Аделия стала впадать в рассеянность. Когда я о чем-нибудь ей рассказывал, она вдруг таким равнодушным, отсутствующим тоном говорила: "Да?" - что у меня сердце обрывалось. Потом в один прекрасный день она перестала дарить мне самую лучшую и любимую ласку: сладкий поцелуй в ухо.
Правда, она была по-прежнему нежна… По-прежнему с материнской аккуратностью вешала мое пальто; по-прежнему говорила мне "милый"; по-прежнему выходила в одном капоте провожать меня на крыльцо и, размыкая прощальное объятие, испускала глубокий вздох - драгоценное свидетельство любви… Но поцелуев в ухо больше не было!
Даже прибегая к ней позже условленного часа, я заставал ее еще не одетую, не причесанную, вялую, заспанную, с синевой под глазами. Она равнодушно протягивала мне руку, позевывала, лениво бралась за гитару; и, пока я угрюмо сидел в углу, куря сигарету за сигаретой, и ожидал минуты, когда отворится заветная стеклянная дверь спальни, ведущая на небеса, бессердечная Аделия, сбросив с ног туфли и растянувшись на софе, перебирала струны и напевала вполголоса песни, полные тоски о чем-то далеком, перемежая их долгими вздохами…
В порыве любви я вставал на колени у ее изголовья - и слышал жестокие, леденящие душу слова:
- Отвяжись ты, муха!
Она упорно отказывала мне в любви. То говорила: "Не могу, у меня изжога", то: "Уходи, бок болит".
Я поднимался с колен, стряхивал брюки и отправлялся домой - ограбленный и несчастный, оплакивая в душе те блаженные времена, когда она называла меня тумбой.
Однажды в бархатно-черную, звездную июльскую ночь я пришел к ней незадолго до установленного часа. Дверь была открыта. Керосиновая лампа, оставленная на полу, заливала лестницу светом; Аделия, в нижней юбке, стояла на площадке в обществе молодого человека со светлыми усиками, одетого в щегольской испанский плащ. Она изменилась в лице, он съежился, когда я возник из темноты, рослый, чернобородый, с палкой в руке. Затем, без тени смущения, с правдивой и открытой улыбкой, Аделия представила мне "своего племянника Аделино". Это старший брат маленького Теодорикиньо, сын сестрицы Рикардины из Визеу… Я снял шляпу и дружески пожал уклонявшиеся пальцы сеньора Аделино.
- Весьма рад познакомиться с вами, сеньор, как поживают матушка и братец?

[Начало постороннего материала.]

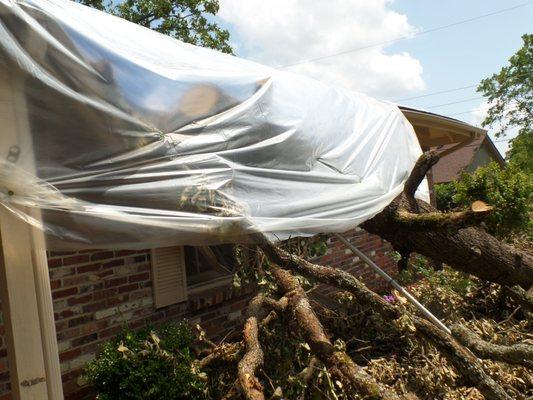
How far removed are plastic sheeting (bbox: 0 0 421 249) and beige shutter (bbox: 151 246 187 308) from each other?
189 cm

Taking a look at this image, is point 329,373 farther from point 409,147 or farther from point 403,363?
point 409,147

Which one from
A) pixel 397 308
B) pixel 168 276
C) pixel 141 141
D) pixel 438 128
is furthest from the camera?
pixel 438 128

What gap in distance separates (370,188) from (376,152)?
0.57 metres

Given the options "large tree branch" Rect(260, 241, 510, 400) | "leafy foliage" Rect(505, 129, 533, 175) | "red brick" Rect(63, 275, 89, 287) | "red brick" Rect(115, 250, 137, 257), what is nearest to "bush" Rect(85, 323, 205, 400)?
"red brick" Rect(63, 275, 89, 287)

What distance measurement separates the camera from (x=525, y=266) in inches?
167

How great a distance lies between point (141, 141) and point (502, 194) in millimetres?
6510

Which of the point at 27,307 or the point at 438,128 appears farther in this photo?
the point at 438,128

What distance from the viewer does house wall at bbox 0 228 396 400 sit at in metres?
3.43

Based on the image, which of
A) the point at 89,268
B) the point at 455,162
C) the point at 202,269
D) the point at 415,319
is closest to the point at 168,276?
the point at 202,269

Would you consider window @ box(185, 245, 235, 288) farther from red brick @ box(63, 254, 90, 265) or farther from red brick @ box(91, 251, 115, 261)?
red brick @ box(63, 254, 90, 265)

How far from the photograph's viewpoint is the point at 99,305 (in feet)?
12.2

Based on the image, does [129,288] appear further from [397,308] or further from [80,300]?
[397,308]

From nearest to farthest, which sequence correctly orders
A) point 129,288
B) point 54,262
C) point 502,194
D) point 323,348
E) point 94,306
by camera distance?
point 323,348 → point 54,262 → point 94,306 → point 129,288 → point 502,194

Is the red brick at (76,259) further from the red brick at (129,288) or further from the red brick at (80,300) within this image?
the red brick at (129,288)
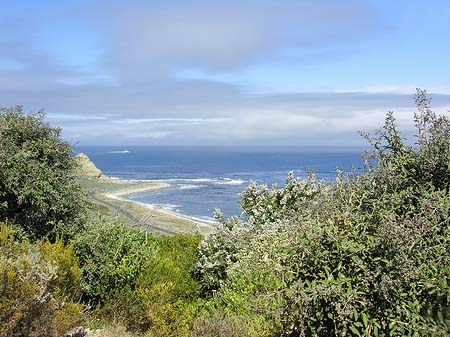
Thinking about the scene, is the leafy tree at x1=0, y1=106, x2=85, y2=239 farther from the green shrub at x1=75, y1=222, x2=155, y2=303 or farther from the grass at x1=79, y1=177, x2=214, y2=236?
the grass at x1=79, y1=177, x2=214, y2=236

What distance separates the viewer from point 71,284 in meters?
9.54

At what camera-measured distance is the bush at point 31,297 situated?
7.05 meters

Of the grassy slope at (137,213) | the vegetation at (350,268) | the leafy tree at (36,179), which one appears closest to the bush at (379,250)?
the vegetation at (350,268)

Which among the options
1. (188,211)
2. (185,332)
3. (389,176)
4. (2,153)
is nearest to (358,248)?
(389,176)

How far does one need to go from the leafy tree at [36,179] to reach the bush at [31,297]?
351 cm

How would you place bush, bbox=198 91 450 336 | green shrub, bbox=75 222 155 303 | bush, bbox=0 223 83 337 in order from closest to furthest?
bush, bbox=198 91 450 336
bush, bbox=0 223 83 337
green shrub, bbox=75 222 155 303

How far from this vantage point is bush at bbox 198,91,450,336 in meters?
4.20

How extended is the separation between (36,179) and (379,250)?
9929 millimetres

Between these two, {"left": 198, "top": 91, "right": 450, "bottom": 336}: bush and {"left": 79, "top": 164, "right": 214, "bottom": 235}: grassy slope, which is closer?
{"left": 198, "top": 91, "right": 450, "bottom": 336}: bush

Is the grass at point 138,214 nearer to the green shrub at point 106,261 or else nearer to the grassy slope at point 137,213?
the grassy slope at point 137,213

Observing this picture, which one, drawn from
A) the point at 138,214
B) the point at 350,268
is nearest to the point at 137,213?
the point at 138,214

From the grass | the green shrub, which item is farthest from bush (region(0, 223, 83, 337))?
the grass

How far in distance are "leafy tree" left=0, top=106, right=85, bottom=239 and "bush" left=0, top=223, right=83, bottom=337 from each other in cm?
351

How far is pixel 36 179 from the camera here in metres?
12.1
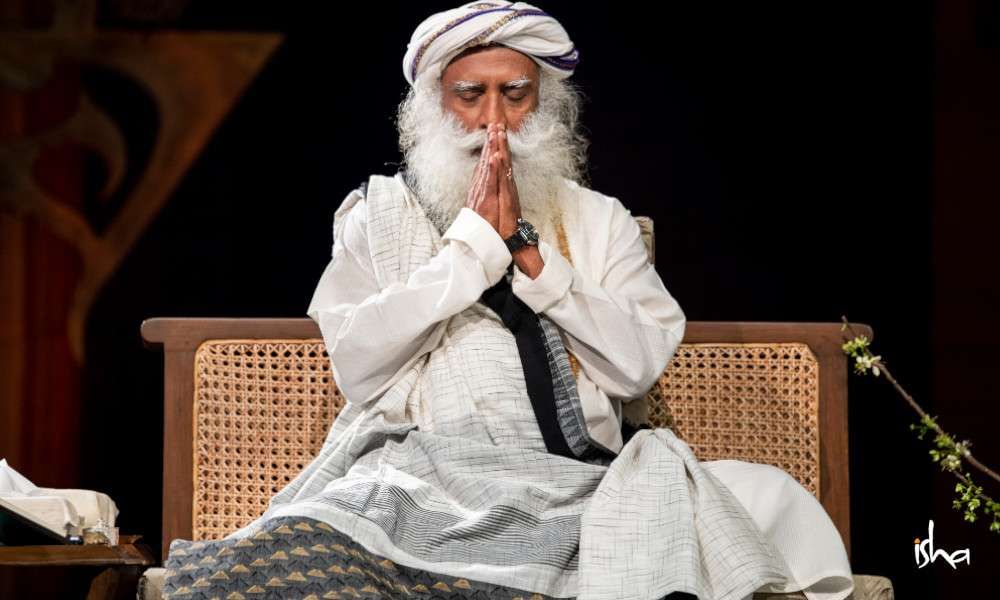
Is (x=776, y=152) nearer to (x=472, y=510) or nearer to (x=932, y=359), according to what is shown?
(x=932, y=359)

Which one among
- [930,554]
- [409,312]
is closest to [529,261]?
[409,312]

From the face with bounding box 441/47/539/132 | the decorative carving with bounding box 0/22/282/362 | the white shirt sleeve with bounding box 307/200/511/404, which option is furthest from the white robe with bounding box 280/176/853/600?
the decorative carving with bounding box 0/22/282/362

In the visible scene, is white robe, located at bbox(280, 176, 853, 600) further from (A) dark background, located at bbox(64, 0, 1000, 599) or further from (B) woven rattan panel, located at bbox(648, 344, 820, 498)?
(A) dark background, located at bbox(64, 0, 1000, 599)

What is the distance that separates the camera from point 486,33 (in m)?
3.23

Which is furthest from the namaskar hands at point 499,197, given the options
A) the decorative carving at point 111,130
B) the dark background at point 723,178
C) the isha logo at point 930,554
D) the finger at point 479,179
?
the isha logo at point 930,554

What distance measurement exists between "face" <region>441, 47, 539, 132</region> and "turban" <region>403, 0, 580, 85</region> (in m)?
0.03

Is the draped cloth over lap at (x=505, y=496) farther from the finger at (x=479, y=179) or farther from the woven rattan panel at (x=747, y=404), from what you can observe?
the woven rattan panel at (x=747, y=404)

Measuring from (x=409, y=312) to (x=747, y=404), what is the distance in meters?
0.94

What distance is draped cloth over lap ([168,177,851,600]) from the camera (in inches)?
100.0

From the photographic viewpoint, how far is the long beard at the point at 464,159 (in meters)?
3.26

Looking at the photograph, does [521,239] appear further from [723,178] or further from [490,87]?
[723,178]

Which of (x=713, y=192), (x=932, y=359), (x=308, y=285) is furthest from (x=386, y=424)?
(x=932, y=359)

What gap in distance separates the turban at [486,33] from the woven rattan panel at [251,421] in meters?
0.76

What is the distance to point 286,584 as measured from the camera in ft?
7.82
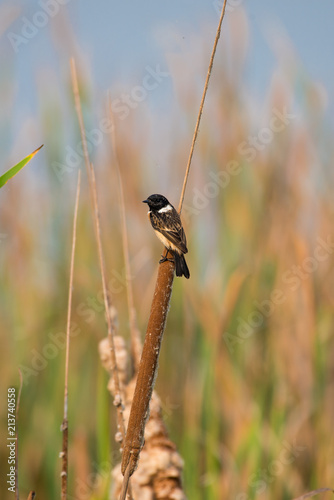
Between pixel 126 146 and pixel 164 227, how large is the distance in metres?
1.42

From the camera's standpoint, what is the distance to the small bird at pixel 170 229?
3.43 feet

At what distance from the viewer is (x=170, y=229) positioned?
1.10m

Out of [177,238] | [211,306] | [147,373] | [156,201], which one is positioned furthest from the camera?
[211,306]

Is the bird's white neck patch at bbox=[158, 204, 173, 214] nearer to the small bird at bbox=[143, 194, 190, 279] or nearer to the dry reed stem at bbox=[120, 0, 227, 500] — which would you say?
the small bird at bbox=[143, 194, 190, 279]

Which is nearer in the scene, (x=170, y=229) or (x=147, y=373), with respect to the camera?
(x=147, y=373)

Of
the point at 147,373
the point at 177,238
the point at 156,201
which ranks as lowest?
the point at 147,373

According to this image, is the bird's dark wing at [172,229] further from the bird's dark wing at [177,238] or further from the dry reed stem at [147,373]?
the dry reed stem at [147,373]

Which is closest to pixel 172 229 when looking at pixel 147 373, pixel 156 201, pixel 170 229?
pixel 170 229

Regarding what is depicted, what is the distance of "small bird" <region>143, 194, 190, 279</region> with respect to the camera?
3.43ft

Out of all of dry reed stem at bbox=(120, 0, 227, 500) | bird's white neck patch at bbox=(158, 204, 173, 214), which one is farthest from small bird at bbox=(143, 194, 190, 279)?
dry reed stem at bbox=(120, 0, 227, 500)

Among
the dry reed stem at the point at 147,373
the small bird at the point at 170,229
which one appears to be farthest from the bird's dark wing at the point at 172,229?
the dry reed stem at the point at 147,373

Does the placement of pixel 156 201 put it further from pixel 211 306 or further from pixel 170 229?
pixel 211 306

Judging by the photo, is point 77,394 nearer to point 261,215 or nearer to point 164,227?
point 261,215

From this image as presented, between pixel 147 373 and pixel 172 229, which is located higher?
pixel 172 229
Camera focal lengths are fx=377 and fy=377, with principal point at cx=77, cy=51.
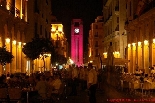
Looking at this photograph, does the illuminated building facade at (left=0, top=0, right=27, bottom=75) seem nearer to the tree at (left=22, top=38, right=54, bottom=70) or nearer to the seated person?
the tree at (left=22, top=38, right=54, bottom=70)

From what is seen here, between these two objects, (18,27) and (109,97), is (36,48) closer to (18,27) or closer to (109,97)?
(18,27)

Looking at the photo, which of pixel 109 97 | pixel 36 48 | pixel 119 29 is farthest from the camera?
pixel 119 29

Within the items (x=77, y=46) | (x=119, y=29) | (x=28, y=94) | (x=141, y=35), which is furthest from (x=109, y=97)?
(x=77, y=46)

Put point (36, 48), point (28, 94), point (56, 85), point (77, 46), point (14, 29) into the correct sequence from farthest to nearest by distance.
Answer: point (77, 46) → point (14, 29) → point (36, 48) → point (56, 85) → point (28, 94)

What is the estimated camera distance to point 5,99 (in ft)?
52.1

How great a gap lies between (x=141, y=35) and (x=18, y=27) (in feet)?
42.3

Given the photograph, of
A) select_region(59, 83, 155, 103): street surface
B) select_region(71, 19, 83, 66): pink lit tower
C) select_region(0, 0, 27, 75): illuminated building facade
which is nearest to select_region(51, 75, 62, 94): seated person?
select_region(59, 83, 155, 103): street surface

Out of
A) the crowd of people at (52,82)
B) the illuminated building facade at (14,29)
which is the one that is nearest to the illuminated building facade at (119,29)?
the illuminated building facade at (14,29)

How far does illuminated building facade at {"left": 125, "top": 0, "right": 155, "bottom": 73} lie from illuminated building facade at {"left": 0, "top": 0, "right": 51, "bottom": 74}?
39.7 ft

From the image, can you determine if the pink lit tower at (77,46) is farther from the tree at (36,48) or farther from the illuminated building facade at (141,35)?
the tree at (36,48)

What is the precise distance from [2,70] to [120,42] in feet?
92.7

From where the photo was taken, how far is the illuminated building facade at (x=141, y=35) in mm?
34844

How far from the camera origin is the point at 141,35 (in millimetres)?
39500

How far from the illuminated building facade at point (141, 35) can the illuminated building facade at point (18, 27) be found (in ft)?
39.7
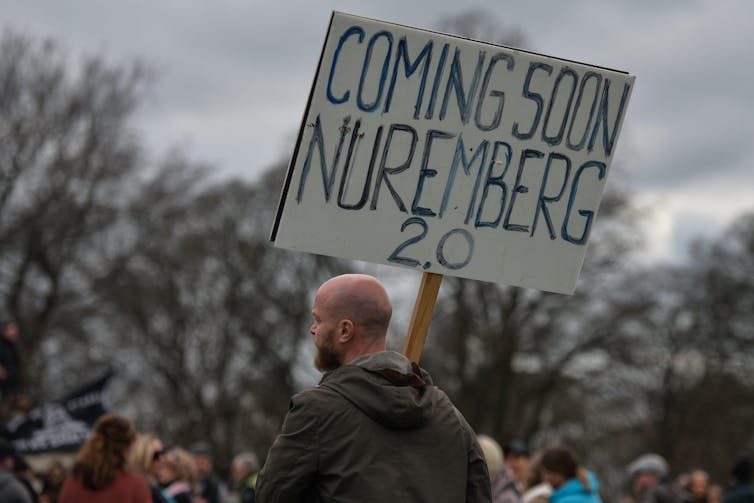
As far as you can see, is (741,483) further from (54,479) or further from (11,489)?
(11,489)

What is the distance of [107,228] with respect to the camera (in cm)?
3578

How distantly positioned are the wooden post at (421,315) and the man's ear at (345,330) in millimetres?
663

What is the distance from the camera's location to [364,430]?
400 cm

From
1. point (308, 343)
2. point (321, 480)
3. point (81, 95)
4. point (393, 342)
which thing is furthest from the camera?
point (308, 343)

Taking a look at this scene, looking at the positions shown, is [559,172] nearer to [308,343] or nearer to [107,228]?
[107,228]

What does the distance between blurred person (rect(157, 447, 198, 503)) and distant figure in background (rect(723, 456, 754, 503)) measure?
14.6ft

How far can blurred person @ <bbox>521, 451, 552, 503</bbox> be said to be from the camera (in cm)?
798

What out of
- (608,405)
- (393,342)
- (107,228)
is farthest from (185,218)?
(608,405)

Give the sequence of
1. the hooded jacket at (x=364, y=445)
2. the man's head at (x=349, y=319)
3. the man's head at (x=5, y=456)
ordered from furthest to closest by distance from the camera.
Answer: the man's head at (x=5, y=456)
the man's head at (x=349, y=319)
the hooded jacket at (x=364, y=445)

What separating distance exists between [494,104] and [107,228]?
31.6 m

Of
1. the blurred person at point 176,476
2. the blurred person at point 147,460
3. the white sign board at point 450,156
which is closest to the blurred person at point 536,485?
the blurred person at point 147,460

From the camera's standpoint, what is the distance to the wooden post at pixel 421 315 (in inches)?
194

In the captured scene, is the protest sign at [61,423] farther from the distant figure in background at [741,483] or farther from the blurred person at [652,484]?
the distant figure in background at [741,483]

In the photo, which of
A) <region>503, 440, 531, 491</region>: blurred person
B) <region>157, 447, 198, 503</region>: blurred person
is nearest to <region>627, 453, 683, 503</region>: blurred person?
<region>503, 440, 531, 491</region>: blurred person
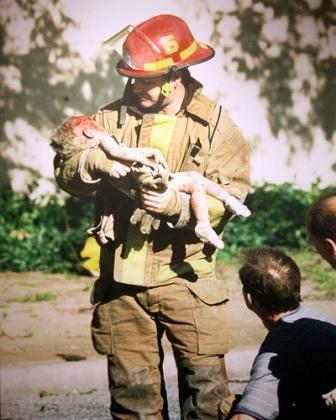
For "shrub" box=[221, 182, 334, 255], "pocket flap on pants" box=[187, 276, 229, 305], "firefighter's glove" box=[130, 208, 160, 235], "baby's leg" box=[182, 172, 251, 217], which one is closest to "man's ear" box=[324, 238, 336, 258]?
"baby's leg" box=[182, 172, 251, 217]

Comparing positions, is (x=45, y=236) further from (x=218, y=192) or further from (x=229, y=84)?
(x=218, y=192)

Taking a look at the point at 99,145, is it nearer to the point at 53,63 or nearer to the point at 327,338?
the point at 327,338

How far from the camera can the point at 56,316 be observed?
3.67m

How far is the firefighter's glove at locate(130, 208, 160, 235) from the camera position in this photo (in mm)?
1782

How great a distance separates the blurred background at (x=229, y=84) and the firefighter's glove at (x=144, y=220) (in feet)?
3.16

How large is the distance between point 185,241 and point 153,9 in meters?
1.07

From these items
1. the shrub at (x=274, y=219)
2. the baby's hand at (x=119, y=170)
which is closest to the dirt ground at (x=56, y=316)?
the shrub at (x=274, y=219)

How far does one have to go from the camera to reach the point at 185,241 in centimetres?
189

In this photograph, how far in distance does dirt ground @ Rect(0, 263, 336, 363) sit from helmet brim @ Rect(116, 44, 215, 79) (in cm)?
183

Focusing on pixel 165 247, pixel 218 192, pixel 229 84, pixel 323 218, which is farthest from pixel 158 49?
pixel 229 84

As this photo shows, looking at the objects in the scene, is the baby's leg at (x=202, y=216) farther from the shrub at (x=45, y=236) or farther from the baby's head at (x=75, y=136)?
the shrub at (x=45, y=236)

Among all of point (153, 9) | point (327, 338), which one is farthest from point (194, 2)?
point (327, 338)

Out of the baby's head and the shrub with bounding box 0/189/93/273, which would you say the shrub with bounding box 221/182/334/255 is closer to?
the shrub with bounding box 0/189/93/273

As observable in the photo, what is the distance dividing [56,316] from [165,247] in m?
2.03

В эту ночь сияющая Аделия снова стала называть меня тумбой и даже вернула отнятый было поцелуй в ухо. Всю неделю я был счастлив, как новобрачный. Стояли жаркие летние дни; в старом соборе Непорочного зачатия начались акафисты святому Иоахиму. В тихий час, когда только начинают поливать улицы, я выходил из дома, веселый, как птица, щебечущая среди ветвей на Кампо-де-Сант'Ана; на пороге светлой гостиной с белыми чехлами на стульях меня встречала моя Аделия в капоте, свежеумытая, пахнущая одеколоном, с чудесной алой гвоздикой в волосах. Что могло быть приятней после жарких дневных часов, чем съесть тарелку земляники, сидя вечером на кухне у окна и любуясь зеленеющими двориками соседей, где сохли на веревках скромные подштанники… В одну из таких блаженных минут Аделия попросила достать ей восемь фунтов.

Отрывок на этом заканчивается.